TASK OBJECTIVE | In the article about "Phantom Limb," which radio station premiered the song on March 25, 2013?

EXCERPT TO READ |
··········
Song by Alice in Chains

from the album The Devil Put Dinosaurs Here
- Released: March 25, 2013 (radio) May 28, 2013 (album)
- Recorded: July 2011 – December 2012
- Studio: Henson Recording Studios Los Angeles, California
- Genre: Heavy metal; doom metal;
- Length: 7:07
- Label: Capitol
- Composer(s): William DuVall, Jerry Cantrell, Sean Kinney, Mike Inez
- Lyricist(s): William DuVall
- Producer(s): Nick Raskulinecz, Alice in Chains

= Phantom Limb (Alice in Chains song) =

Song by Alice in Chains

"Phantom Limb" is a song by the American rock band Alice in Chains and the tenth track on their fifth studio album, The Devil Put Dinosaurs Here (2013). The lyrics were written by Alice in Chains' co-lead vocalist and rhythm guitarist William DuVall, who also played the guitar solo in the song, the first solo he wrote for Alice in Chains. The song premiered on radio via Seattle station KISW on March 25, 2013.
··········
PROVIDED DATA |

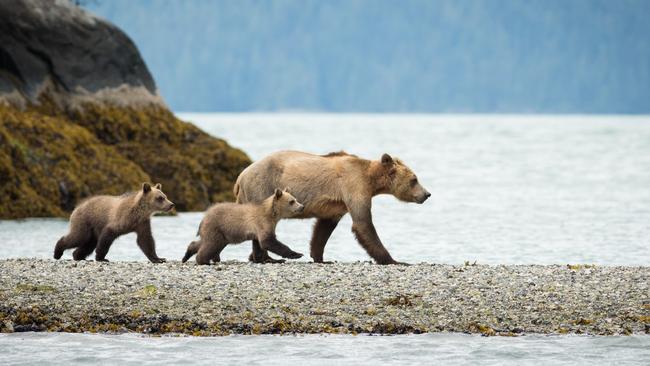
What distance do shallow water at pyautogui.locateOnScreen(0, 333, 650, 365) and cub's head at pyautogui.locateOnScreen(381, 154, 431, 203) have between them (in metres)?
3.52

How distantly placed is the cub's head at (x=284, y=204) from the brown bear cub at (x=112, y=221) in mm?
1331

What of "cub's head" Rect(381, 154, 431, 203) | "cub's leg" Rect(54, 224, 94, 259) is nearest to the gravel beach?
"cub's leg" Rect(54, 224, 94, 259)

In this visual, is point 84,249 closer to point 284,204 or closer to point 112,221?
point 112,221

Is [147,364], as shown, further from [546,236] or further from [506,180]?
[506,180]

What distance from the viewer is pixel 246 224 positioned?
1380 centimetres

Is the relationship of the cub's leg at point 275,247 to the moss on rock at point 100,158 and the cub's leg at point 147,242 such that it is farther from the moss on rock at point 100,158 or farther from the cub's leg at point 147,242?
the moss on rock at point 100,158

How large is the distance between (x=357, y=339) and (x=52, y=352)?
2.52 meters

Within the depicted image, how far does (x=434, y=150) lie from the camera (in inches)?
3063

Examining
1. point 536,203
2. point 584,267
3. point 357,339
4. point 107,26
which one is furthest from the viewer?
point 536,203

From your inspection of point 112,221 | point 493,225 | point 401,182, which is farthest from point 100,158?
point 401,182

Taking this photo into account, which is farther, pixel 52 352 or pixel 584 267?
pixel 584 267

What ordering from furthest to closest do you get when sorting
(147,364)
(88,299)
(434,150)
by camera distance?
(434,150) < (88,299) < (147,364)

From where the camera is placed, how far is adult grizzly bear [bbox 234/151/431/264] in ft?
47.1

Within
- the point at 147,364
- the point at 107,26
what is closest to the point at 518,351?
the point at 147,364
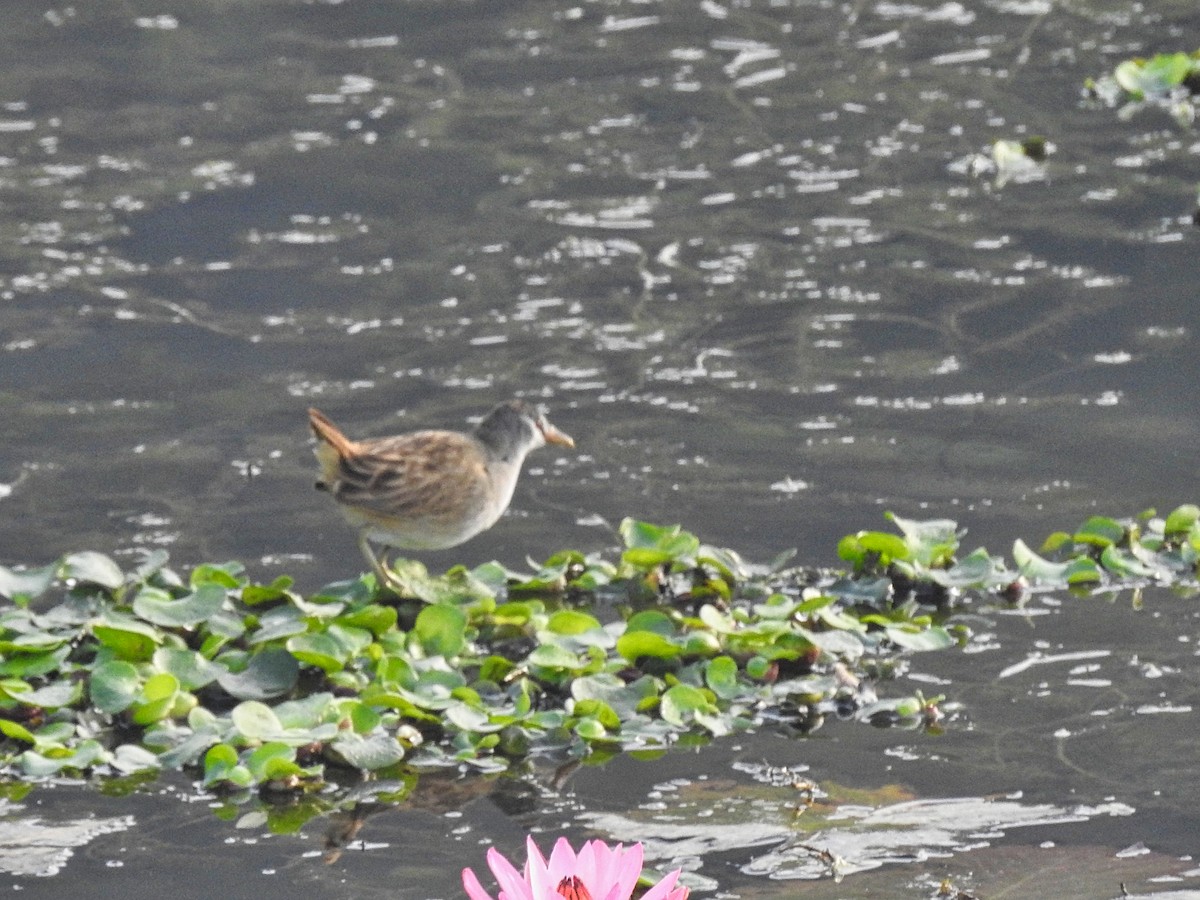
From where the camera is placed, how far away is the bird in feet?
21.3

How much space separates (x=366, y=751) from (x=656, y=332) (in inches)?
154

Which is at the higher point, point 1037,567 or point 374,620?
point 374,620

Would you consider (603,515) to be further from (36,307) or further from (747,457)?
(36,307)

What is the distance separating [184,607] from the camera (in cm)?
604

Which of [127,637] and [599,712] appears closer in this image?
[599,712]

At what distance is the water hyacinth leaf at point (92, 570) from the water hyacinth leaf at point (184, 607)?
0.63 feet

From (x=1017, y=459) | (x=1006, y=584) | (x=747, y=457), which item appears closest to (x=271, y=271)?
(x=747, y=457)

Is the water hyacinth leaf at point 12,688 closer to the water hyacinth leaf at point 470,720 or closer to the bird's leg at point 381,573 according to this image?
the water hyacinth leaf at point 470,720

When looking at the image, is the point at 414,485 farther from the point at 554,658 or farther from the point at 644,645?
the point at 644,645

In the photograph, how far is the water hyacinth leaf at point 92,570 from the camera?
6.20 metres

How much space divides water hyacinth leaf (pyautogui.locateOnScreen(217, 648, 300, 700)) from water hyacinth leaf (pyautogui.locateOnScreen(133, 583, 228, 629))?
0.20 m

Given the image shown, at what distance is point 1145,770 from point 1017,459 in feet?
7.80

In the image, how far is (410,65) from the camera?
12.8 meters

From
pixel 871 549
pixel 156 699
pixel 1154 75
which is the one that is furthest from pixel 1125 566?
pixel 1154 75
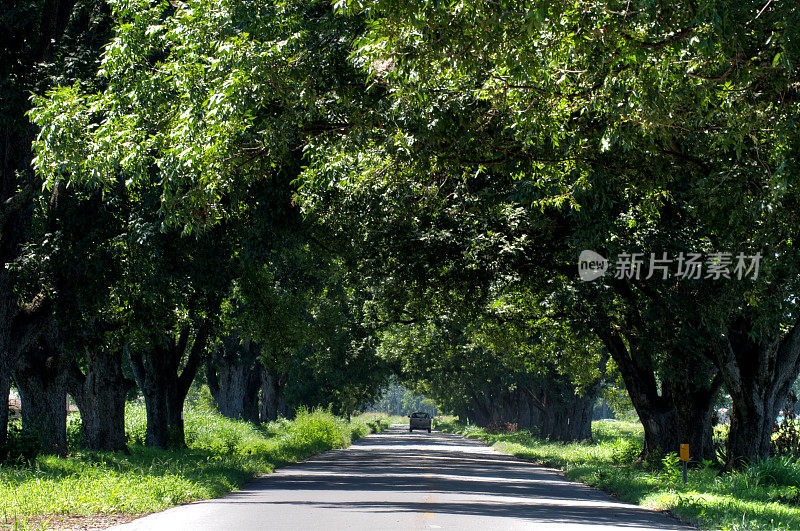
··········
TASK RESULT | The Seattle station KISW.